Nous étions dans le parc depuis moins de vingt minutes quand la route a disparu. Pas métaphoriquement — un mur de peau grise s’est matérialisé en travers de la piste devant nous, assez proche pour que je distingue les poils grossiers le long de la colonne vertébrale d’un jeune, la texture parechemineuse d’oreilles s’éventant lentement dans la chaleur. Le moteur était coupé. Ni Lia ni moi n’avons dit quoi que ce soit. Il n’y avait rien à dire.

Le poids de la proximité

Addo se trouve dans le Cap-Oriental, à l’intérieur des terres depuis Port Elizabeth — désormais appelée Gqeberha — niché dans un paysage qui ne ressemble en rien aux savanes que la plupart imaginent en pensant à l’Afrique. La végétation ici est un épais fourré de spekboom, une broussaille succulente vert argenté qui sent vaguement quelque chose entre le citrus et la terre humide après que la brume matinale se soit dissipée. Elle avale les éléphants entiers. On parcourt le circuit Doringhoek ou celui du point d’eau Hapoor en s’attendant à des lignes de vue dégagées, et à la place on obtient des entrevisions : une défense à travers les branches, le lent arc d’une trompe, un silence qui soudain a du poids.

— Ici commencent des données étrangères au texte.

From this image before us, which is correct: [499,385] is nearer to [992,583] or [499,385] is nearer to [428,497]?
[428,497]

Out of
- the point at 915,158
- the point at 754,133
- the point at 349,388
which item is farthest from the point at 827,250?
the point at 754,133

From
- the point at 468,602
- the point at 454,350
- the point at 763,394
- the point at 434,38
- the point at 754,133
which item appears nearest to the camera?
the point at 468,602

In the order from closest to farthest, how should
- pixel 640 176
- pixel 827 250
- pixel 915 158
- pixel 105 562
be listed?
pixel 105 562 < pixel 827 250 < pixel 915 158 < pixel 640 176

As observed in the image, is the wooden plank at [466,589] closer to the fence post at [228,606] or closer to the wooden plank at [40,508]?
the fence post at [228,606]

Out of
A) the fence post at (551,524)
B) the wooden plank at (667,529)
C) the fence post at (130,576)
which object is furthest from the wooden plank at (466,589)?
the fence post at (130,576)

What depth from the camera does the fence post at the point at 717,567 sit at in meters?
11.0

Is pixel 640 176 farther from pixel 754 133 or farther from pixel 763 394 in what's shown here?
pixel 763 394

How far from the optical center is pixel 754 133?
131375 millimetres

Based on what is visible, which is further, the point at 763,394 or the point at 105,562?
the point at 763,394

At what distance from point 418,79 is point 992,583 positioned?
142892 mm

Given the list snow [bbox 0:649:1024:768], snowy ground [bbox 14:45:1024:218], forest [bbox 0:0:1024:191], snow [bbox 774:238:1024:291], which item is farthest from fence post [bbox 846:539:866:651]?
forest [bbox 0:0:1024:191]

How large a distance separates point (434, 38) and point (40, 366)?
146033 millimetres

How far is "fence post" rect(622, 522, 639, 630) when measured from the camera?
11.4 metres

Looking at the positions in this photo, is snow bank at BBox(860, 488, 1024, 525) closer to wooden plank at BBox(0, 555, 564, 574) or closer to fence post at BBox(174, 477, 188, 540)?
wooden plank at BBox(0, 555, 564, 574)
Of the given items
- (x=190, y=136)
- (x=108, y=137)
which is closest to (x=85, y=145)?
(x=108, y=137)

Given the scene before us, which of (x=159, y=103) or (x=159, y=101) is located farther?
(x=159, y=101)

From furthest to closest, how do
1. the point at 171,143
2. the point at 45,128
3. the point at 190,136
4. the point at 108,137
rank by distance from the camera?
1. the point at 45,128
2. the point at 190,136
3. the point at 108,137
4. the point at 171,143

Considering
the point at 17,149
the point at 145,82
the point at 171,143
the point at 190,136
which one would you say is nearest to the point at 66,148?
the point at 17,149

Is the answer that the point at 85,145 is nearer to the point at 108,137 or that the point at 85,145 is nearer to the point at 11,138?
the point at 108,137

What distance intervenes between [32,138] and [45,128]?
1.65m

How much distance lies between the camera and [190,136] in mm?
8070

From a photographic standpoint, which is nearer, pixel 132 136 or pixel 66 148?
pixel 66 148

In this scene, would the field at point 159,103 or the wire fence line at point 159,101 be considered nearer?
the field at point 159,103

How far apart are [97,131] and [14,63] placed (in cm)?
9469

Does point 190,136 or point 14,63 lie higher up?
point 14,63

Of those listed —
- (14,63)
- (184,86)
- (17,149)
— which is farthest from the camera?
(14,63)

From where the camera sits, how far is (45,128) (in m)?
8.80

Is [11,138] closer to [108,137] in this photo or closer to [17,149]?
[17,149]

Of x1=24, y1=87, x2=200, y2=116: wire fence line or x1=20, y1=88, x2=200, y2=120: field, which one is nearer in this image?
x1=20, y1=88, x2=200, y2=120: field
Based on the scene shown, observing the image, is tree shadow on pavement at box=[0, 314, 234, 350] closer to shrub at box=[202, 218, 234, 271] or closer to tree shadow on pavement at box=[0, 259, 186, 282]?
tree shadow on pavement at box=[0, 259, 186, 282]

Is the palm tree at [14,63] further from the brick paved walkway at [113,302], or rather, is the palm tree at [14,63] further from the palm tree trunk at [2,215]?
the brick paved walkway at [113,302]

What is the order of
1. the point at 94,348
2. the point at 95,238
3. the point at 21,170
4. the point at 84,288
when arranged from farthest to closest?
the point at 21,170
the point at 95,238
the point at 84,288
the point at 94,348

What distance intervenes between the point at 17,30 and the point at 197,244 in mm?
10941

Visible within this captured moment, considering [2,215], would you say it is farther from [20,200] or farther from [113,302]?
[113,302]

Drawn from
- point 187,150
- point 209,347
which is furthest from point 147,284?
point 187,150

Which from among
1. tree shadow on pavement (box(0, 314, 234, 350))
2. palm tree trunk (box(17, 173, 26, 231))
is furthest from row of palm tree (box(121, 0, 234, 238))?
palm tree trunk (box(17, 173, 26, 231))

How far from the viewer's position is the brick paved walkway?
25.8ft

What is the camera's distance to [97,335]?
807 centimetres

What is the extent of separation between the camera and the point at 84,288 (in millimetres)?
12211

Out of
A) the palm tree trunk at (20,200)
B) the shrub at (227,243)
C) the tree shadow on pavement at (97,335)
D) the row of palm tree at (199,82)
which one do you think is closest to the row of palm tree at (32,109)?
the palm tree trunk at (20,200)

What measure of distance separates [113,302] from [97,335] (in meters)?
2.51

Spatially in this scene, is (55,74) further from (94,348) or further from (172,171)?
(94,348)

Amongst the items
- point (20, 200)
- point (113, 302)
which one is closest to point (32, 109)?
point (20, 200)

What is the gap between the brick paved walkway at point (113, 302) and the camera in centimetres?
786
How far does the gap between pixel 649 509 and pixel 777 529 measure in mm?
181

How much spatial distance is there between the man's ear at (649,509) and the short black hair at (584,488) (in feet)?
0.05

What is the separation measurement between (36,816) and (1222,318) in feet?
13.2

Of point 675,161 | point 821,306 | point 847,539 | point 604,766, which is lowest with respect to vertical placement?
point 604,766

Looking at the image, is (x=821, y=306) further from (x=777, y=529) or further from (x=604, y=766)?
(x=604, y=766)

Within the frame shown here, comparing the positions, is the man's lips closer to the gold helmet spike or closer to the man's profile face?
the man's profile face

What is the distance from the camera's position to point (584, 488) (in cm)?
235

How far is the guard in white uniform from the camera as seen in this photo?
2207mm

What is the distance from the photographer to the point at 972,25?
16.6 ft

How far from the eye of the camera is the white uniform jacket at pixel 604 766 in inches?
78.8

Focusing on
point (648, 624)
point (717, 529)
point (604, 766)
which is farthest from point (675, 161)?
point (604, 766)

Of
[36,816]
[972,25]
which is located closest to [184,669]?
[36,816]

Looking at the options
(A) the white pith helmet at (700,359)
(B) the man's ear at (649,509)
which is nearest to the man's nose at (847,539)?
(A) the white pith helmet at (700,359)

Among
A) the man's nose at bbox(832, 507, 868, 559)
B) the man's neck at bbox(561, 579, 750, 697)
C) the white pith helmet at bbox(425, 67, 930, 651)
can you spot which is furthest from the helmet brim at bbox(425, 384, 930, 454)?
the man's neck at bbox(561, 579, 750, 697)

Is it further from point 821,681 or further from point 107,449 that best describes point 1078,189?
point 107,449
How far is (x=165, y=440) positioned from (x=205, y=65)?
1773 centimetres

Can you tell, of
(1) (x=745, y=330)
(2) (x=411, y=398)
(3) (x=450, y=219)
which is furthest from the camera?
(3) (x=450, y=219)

Le parc abrite plus de six cents éléphants dans une zone plus petite que certains départements. C’est la densité qui vous bouleverse. De retour au camp principal près de l’entrée de la porte Matyholweni, un garde du parc m’a dit que lors de la fondation du parc dans les années 1930, seuls onze éléphants subsistaient dans la région. Onze. Le chiffre semblait impossible tandis que je me tenais dans la poussière à regarder un troupeau reproducteur de quarante individus traverser la route à un rythme qui suggérait qu’ils n’avaient jamais une seule fois envisagé l’urgence.

Le point d’eau au crépuscule

Le point d’eau de Hapoor est un acte délibéré d’immobilité. Nous avons garé la voiture juste avant six heures du soir, la lumière virant à l’ambre puis presque au cuivre sur l’eau plate. Les buffles sont arrivés en premier, puis les phacochères au trot, puis les éléphants — la matriarche en tête, les éléphanteaux trébuchant près des pattes de leurs mères. Un jeune mâle est entré dans l’eau jusqu’au ventre et a commencé à se vaporiser de l’eau sur le dos avec une satisfaction si complète qu’elle semblait philosophique.

Ce qui m’a surpris, c’est le son. Je m’attendais à du drame. À la place, il y avait un sourd grondement collectif que je ressentais plus dans la poitrine que j’entendais avec les oreilles — une conversation subsonique entre des animaux trop grands pour avoir besoin du volume. Lia m’a saisi le bras. Elle l’avait entendu aussi.

Hébergement et repas

Le camp de SANParks propose des chalets en libre-service et un restaurant qui sert un acceptable steak de rumsteck et des rolls de boerewors au déjeuner. Nous avons cuisiné la plupart des soirs sur le braai du camp, des côtelettes d’agneau bon marché de l’exploitation agricole sur la R335 vers Kirkwood, la fumée montant vers un ciel si chargé d’étoiles que ça semblait une compensation excessive.

Quand y aller : De mai à septembre s’étend l’hiver sec, quand l’amincissement de la végétation facilite l’observation des éléphants et concentre les rassemblements aux points d’eau. Évitez les vacances scolaires de juillet si l’affluence à l’entrée du parc vous importe.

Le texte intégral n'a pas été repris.